** Begin EXTRACTED MATERIAL **

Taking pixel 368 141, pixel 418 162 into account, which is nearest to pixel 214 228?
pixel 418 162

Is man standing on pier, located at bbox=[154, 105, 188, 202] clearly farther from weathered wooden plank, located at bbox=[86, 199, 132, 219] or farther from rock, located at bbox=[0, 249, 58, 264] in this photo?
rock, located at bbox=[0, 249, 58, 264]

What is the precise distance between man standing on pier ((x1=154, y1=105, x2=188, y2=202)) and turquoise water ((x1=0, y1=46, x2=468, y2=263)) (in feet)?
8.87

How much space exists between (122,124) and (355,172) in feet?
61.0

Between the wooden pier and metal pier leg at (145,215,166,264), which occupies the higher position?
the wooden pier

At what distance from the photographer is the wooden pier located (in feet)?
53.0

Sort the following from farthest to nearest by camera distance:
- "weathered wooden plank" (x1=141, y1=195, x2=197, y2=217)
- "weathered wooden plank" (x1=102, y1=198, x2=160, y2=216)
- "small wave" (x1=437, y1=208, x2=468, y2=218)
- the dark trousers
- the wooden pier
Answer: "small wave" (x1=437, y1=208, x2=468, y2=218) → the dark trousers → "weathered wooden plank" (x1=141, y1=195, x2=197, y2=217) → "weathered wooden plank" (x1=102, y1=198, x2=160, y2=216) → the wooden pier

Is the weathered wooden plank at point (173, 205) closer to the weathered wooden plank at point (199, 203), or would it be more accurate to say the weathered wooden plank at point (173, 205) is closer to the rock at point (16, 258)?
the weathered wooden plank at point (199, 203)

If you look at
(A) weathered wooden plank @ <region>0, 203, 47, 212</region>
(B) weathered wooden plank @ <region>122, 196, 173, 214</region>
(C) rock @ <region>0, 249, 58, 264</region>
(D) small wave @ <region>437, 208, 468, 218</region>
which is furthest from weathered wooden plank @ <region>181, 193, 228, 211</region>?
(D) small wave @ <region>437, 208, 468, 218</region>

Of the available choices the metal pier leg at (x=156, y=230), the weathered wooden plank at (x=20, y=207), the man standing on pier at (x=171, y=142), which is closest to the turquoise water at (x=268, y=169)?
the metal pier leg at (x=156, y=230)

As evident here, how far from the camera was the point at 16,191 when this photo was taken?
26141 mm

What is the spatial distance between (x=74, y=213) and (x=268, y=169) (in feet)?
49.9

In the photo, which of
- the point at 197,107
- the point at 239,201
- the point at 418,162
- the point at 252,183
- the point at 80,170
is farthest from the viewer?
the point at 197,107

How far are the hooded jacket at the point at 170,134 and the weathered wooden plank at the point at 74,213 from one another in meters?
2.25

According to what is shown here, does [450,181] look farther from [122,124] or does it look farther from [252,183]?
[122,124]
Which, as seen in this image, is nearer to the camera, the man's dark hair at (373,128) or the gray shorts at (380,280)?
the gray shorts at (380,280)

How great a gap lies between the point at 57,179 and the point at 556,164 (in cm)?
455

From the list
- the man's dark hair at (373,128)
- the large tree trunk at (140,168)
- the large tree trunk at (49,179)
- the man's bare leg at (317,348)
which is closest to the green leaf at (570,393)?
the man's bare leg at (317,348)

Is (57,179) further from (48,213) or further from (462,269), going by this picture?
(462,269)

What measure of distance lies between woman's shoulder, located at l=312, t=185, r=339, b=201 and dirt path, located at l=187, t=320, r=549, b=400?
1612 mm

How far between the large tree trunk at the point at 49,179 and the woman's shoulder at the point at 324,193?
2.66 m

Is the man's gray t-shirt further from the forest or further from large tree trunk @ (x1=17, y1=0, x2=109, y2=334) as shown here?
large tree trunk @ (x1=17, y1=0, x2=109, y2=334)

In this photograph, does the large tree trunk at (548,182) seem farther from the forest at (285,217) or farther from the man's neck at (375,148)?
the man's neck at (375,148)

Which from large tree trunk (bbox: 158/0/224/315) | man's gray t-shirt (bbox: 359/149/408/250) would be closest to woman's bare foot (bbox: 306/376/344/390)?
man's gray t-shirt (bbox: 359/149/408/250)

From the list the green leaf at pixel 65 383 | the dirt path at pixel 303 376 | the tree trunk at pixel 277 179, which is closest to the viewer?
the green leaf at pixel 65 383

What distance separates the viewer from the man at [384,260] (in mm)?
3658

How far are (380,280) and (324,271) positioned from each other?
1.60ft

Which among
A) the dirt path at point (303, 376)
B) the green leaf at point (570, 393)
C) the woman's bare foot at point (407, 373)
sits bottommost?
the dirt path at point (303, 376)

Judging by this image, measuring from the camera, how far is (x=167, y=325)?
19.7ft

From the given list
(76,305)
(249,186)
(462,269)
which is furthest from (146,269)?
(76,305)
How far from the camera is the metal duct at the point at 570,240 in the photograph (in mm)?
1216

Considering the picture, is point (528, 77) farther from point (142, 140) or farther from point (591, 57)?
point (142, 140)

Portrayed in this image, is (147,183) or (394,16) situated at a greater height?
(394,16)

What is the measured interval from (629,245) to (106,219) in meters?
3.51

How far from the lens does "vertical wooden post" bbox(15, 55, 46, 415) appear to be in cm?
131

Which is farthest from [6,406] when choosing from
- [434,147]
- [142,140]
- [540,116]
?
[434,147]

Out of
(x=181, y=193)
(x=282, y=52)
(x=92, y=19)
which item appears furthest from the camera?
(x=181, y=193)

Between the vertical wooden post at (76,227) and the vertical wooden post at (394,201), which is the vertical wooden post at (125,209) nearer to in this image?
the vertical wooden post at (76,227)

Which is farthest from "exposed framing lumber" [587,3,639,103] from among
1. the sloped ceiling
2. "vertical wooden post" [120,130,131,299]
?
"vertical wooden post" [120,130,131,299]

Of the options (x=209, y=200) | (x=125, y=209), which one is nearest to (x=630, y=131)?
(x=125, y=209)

** End EXTRACTED MATERIAL **

> JOB:
Copy out the lines above word for word, from the first line through the line containing "y2=216) → the wooden pier", with both ends included.

> OUTPUT OF THE TASK:
Taking pixel 368 141, pixel 418 162 into account, which is nearest to pixel 214 228?
pixel 418 162

Is man standing on pier, located at bbox=[154, 105, 188, 202] clearly farther from weathered wooden plank, located at bbox=[86, 199, 132, 219] or farther from rock, located at bbox=[0, 249, 58, 264] in this photo?
rock, located at bbox=[0, 249, 58, 264]

What is the precise distance between man standing on pier ((x1=154, y1=105, x2=188, y2=202)) and turquoise water ((x1=0, y1=46, x2=468, y2=263)) (in feet)?
8.87

How much space exists between (122,124) and (355,172) in feet?
61.0

Between the wooden pier and metal pier leg at (145,215,166,264), which occupies the higher position?
the wooden pier

At what distance from the photographer is the wooden pier located (in feet)?
53.0

Sort the following from farthest to nearest by camera distance:
- "weathered wooden plank" (x1=141, y1=195, x2=197, y2=217)
- "weathered wooden plank" (x1=102, y1=198, x2=160, y2=216)
- "small wave" (x1=437, y1=208, x2=468, y2=218)
- the dark trousers
- the wooden pier
Answer: "small wave" (x1=437, y1=208, x2=468, y2=218) → the dark trousers → "weathered wooden plank" (x1=141, y1=195, x2=197, y2=217) → "weathered wooden plank" (x1=102, y1=198, x2=160, y2=216) → the wooden pier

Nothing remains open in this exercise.